Passage provided:
>>
There’s a secret I’ve been keeping since my twenties. A particular time when my ED voice was at its loudest. It’s this time I go back to whenever I question whether having an ED was really so bad, or whether I was ever really ill at all. In this blog, I am sharing it for the first time.
It was a bad time for me. My marriage had ended, I’d gone down the “revenge body” route. Started a very restrictive diet. Hired a personal trainer. My body rebelled, of course, and I started bingeing again. Then the purging kicked in, too, and became a regular thing.
I was getting so many compliments. Interest from men. My career was going from strength to strength. I was sticking two fingers up at my ex. Look how well I was doing without him! In public. Behind closed doors was a different story. Looking back, I was very far from well.
After a couple of years, I had a virus of some kind. I remember I developed jaundice. I thought: I’ll see the doctor tomorrow if I’m no better. But the next day I felt OK, so I thought nothing more of it.
<<
Supplied entries:
>>
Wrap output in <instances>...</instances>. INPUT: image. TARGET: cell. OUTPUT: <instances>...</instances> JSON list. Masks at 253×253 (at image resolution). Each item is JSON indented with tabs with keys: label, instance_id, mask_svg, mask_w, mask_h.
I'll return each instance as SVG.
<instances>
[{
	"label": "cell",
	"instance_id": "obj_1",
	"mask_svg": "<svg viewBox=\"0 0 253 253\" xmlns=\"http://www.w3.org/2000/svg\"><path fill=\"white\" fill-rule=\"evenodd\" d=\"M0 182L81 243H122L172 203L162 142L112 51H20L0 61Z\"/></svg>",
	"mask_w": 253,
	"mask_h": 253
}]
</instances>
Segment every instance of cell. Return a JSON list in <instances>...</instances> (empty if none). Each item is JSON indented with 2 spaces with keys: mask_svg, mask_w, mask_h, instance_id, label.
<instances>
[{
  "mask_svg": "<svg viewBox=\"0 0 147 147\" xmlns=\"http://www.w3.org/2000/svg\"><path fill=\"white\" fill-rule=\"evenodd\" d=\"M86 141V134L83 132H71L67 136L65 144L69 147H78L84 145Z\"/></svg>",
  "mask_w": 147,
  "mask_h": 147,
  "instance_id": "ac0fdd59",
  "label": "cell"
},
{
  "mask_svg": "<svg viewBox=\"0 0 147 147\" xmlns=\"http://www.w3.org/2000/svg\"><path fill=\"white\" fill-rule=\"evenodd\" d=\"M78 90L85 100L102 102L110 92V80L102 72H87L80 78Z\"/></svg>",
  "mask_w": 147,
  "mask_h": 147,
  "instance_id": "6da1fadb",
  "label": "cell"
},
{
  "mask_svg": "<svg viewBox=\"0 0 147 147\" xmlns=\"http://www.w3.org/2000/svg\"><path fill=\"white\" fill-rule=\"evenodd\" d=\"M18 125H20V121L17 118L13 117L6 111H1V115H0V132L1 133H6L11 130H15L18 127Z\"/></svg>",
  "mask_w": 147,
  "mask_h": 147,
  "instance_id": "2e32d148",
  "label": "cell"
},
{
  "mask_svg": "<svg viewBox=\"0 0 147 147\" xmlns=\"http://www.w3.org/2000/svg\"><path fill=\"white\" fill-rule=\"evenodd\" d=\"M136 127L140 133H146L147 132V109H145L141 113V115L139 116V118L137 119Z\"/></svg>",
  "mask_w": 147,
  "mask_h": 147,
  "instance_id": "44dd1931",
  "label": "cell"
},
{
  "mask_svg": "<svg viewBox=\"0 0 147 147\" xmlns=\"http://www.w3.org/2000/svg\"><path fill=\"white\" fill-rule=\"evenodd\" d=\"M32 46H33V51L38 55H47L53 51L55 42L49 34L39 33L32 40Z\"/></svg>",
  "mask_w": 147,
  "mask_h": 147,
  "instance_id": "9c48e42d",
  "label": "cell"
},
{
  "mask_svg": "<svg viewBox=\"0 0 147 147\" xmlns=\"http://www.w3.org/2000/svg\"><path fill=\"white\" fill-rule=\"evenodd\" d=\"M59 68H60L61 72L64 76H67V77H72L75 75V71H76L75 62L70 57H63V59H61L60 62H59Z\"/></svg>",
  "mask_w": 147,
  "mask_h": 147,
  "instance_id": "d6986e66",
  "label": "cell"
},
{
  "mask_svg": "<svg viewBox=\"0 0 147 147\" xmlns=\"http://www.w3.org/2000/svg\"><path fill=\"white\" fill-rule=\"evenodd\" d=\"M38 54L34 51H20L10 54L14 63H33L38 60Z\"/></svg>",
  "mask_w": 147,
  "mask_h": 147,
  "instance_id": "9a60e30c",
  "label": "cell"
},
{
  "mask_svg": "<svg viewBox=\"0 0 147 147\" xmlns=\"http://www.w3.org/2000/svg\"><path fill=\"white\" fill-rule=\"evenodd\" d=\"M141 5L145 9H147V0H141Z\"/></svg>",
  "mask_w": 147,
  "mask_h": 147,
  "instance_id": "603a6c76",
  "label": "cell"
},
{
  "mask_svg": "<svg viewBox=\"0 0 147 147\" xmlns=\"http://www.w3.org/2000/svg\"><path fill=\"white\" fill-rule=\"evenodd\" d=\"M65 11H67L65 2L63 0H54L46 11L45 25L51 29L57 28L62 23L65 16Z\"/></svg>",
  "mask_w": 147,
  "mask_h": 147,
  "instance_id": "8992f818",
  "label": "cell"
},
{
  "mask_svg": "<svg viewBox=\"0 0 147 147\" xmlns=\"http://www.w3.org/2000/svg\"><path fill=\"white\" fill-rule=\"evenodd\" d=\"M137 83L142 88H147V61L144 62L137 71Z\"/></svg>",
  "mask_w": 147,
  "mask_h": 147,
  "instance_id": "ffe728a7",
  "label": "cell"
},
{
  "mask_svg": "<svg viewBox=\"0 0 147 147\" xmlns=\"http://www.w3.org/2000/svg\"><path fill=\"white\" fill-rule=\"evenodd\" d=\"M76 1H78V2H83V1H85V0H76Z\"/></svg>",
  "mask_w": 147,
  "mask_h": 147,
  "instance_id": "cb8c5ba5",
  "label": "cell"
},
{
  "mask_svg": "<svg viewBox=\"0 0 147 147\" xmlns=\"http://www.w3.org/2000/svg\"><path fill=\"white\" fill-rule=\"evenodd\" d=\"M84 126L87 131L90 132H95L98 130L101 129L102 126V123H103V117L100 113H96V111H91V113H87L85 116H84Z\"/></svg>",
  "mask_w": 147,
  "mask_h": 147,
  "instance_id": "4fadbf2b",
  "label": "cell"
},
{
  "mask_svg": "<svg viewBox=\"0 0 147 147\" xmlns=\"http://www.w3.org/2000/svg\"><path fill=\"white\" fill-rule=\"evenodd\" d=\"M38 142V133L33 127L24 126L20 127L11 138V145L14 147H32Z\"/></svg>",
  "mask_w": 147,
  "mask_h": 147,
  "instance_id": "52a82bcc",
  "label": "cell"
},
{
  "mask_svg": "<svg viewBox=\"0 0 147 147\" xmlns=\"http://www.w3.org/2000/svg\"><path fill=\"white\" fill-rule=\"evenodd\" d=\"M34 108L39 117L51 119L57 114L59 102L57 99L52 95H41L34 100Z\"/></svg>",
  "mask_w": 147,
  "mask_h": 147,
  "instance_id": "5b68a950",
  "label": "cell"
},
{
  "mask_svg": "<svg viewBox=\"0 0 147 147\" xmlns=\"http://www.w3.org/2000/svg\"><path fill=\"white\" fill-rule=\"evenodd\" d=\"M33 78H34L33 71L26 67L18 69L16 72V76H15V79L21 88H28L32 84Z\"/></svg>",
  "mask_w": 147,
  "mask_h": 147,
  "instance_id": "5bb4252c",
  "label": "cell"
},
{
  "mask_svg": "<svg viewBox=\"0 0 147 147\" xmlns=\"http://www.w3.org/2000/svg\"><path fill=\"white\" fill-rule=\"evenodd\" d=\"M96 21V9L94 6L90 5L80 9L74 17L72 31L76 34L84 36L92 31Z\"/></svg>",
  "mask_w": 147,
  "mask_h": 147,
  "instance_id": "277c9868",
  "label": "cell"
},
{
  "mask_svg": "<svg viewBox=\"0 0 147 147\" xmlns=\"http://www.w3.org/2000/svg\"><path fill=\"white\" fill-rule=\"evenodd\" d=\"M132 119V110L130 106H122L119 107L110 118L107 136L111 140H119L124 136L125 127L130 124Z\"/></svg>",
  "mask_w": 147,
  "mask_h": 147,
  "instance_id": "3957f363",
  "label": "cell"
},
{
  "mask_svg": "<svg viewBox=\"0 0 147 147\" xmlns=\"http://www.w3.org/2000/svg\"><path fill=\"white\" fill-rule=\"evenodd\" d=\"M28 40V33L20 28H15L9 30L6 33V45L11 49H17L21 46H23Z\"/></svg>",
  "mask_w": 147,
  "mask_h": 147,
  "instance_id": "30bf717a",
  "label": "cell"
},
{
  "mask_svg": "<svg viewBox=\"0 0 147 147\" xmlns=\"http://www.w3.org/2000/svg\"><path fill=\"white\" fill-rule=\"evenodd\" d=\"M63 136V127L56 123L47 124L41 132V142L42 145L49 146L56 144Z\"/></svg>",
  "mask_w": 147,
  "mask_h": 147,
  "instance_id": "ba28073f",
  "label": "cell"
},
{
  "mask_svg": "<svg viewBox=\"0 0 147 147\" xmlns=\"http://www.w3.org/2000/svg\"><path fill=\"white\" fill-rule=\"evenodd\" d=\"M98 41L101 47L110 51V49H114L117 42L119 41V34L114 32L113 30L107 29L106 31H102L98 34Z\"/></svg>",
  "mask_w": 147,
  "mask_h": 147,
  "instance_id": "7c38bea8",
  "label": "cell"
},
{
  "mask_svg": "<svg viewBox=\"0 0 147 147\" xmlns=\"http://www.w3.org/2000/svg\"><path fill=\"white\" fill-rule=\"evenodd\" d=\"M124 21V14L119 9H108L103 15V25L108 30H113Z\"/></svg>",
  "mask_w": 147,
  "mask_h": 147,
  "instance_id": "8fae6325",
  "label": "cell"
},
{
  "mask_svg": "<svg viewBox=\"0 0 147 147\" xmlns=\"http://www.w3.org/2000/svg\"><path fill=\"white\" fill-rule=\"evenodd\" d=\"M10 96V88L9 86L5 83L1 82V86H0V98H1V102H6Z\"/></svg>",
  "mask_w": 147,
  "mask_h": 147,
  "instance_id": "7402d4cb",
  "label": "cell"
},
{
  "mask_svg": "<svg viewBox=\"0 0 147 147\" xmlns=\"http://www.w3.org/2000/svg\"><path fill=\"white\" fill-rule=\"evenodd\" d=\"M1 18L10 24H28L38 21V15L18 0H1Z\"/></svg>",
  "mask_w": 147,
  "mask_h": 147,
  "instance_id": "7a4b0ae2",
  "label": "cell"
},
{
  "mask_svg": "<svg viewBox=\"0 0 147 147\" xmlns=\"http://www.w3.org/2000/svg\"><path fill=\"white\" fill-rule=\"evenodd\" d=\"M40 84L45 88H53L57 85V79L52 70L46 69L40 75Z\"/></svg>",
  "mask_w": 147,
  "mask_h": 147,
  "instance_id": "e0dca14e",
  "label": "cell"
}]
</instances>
<<
Study questions:
**A.** In the blog post about the eating disorder, what symptom did the writer develop along with the virus?
**B.** Pick up the blog post about the eating disorder right after its last sentence and write what comes next.

Results for the exercise:
**A.** Jaundice.

**B.**
Then I started getting really bad stomach ache late at night, particularly if I’d eaten anything rich or binged. The pain was so bad it would wake me up. I would lie awake in agony. The only thing that helped was making myself sick, then I was able to get a few more hours of sleep.
I looked up my symptoms online. They pointed to a stomach ulcer, caused by the virus I had had. It didn’t seem too bad. It was helping me manage my weight. The pain seemed like a reasonable price to pay for being at my thinnest. It was just the universe punishing me for being so greedy.
And there we have it: I believed this internal dialogue. I chose what I thought was a stomach ulcer and the risk of all the potential medical complications over weight gain. I put my fear of getting fat again ahead of seeing a doctor and making sure there was nothing sinister going on. And I truly didn’t realise that there was anything wrong with that decision. Of course the pain was worth it, everyone would make the same choice…
Some time later I was prescribed antibiotics for another issue. They cleared up my stomach pain, too. I was devastated.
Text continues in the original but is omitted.